Return, exactly, the line that contains "From the point at 721,119" together with all lines after it to the end of the entries, and no further lines.
— begin —
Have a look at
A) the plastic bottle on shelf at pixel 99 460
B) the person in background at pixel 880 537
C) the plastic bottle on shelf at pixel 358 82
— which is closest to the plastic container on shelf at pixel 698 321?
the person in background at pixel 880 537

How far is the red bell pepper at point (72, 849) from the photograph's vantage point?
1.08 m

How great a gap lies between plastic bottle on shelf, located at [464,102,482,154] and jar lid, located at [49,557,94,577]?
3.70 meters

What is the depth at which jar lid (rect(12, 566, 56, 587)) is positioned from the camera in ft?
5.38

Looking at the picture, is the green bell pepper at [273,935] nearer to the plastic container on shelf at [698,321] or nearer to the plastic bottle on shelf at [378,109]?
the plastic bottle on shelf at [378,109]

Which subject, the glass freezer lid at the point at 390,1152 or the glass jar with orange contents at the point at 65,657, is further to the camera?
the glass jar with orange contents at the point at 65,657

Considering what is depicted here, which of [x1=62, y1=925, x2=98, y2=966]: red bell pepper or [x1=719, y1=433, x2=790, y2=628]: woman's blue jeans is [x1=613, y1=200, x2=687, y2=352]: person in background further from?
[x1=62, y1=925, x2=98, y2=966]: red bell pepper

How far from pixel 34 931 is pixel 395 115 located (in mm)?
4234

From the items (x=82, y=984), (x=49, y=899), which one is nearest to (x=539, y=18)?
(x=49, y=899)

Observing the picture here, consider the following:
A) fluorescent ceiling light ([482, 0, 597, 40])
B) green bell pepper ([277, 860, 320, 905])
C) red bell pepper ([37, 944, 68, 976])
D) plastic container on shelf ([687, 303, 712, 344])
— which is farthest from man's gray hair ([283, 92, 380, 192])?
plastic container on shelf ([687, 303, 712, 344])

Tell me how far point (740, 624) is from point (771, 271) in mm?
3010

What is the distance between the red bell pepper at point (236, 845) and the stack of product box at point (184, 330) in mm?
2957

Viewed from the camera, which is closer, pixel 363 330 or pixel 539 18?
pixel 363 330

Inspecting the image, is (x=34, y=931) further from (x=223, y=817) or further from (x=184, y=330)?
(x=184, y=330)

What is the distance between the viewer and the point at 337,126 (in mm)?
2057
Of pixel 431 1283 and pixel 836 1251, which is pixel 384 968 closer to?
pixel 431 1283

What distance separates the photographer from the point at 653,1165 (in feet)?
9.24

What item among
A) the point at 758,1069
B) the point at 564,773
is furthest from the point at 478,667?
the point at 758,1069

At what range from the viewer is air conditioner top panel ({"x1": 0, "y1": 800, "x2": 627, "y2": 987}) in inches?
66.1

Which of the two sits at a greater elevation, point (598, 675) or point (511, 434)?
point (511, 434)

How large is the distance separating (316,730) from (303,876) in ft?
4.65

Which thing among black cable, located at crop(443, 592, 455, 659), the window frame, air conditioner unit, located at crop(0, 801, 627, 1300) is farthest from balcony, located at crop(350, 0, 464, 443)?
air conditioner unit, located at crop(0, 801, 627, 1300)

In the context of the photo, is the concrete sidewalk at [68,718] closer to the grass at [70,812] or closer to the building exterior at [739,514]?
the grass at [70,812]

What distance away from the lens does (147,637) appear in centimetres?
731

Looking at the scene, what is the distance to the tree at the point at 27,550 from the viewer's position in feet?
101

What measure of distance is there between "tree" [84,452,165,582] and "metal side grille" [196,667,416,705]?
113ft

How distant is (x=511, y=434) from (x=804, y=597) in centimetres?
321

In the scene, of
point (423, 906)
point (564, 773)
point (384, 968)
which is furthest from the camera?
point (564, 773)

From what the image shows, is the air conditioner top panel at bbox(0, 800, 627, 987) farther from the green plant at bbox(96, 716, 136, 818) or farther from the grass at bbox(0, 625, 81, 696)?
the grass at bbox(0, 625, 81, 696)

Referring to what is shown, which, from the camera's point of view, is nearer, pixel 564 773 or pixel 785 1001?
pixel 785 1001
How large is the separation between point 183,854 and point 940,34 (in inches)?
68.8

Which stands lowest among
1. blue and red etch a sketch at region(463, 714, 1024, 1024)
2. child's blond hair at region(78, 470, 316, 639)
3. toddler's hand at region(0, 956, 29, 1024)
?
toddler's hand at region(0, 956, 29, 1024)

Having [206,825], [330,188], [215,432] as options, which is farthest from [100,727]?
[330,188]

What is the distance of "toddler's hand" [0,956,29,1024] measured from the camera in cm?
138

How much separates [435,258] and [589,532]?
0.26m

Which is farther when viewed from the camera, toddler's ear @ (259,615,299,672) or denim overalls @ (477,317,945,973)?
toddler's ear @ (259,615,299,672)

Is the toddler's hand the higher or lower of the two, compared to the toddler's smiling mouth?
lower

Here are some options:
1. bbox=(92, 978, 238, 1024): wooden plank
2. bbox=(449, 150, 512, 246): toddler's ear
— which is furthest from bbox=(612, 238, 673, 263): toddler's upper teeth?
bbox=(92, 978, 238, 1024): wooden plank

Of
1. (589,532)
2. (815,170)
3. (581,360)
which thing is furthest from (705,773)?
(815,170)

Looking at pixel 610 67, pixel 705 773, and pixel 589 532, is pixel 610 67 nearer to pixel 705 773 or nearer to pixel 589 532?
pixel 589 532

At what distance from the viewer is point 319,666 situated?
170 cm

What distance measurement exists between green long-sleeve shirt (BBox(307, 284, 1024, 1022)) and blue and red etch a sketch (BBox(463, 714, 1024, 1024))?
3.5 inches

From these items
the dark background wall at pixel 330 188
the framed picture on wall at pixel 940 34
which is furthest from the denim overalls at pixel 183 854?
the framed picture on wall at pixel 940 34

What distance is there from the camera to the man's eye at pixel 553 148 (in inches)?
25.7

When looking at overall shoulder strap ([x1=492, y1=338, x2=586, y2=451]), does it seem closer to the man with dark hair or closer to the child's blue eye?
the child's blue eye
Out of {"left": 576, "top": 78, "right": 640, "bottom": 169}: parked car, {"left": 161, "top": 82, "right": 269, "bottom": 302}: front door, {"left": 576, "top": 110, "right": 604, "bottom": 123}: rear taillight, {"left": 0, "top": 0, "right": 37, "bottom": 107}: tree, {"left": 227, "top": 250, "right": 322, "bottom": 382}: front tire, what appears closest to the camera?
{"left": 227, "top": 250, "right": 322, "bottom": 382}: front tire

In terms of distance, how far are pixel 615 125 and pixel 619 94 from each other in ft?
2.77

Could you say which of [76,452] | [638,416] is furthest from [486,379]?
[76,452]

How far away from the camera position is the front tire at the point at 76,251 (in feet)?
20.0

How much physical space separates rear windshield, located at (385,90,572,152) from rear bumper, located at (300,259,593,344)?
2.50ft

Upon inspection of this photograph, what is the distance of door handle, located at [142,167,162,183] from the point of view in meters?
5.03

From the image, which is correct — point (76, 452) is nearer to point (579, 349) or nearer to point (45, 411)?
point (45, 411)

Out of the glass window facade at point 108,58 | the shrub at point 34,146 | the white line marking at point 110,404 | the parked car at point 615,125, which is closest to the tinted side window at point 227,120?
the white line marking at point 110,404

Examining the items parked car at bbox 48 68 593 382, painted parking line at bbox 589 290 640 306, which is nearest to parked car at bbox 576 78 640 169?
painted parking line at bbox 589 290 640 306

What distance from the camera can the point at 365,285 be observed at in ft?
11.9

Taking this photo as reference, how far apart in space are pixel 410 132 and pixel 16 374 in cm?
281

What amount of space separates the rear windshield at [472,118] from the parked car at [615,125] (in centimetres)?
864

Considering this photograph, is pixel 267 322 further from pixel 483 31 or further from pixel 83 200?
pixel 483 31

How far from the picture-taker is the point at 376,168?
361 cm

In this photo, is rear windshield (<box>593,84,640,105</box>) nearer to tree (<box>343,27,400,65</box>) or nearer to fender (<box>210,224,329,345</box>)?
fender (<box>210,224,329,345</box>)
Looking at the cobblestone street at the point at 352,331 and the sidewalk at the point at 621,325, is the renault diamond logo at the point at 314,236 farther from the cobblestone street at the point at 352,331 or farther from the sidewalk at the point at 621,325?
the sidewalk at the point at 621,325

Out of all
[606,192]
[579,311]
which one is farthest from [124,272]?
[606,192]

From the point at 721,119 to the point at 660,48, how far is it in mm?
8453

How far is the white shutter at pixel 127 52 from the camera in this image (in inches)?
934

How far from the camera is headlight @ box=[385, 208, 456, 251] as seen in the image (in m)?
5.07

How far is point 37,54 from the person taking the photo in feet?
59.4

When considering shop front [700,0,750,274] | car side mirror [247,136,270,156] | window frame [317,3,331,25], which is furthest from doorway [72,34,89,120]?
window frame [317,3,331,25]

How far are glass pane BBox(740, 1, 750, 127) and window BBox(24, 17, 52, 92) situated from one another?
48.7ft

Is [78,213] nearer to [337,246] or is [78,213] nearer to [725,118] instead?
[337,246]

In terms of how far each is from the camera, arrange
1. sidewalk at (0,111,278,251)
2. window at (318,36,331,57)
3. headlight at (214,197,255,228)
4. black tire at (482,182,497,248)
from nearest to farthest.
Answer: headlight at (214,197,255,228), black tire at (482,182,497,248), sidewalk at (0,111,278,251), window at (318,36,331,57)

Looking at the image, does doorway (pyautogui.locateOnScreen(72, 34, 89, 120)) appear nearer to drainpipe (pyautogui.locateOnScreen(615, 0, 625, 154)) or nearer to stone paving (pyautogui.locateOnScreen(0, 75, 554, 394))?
— end —
(FINISHED EXERCISE):
From the point at 721,119 to the point at 660,48, how far is it in mm?
8453

How far is the white shutter at pixel 127 52 from the camera in this image (in inches)?
934

How far from the camera is headlight @ box=[385, 208, 456, 251] as seen in the image (in m)?
5.07

How far is point 37,54 from the person taking the photo in feet?
59.4

When considering shop front [700,0,750,274] | car side mirror [247,136,270,156] | window frame [317,3,331,25], which is furthest from doorway [72,34,89,120]?
window frame [317,3,331,25]

How far are glass pane BBox(740, 1, 750, 127) and window BBox(24, 17, 52, 92) situated from one another?
48.7ft

Is [78,213] nearer to [337,246] or is [78,213] nearer to [725,118] instead?
[337,246]

In terms of how far each is from the camera, arrange
1. sidewalk at (0,111,278,251)
2. window at (318,36,331,57)
3. headlight at (214,197,255,228)
4. black tire at (482,182,497,248)
from nearest to farthest.
Answer: headlight at (214,197,255,228), black tire at (482,182,497,248), sidewalk at (0,111,278,251), window at (318,36,331,57)

Looking at the image, does doorway (pyautogui.locateOnScreen(72, 34, 89, 120)) appear nearer to drainpipe (pyautogui.locateOnScreen(615, 0, 625, 154)) or nearer to stone paving (pyautogui.locateOnScreen(0, 75, 554, 394))?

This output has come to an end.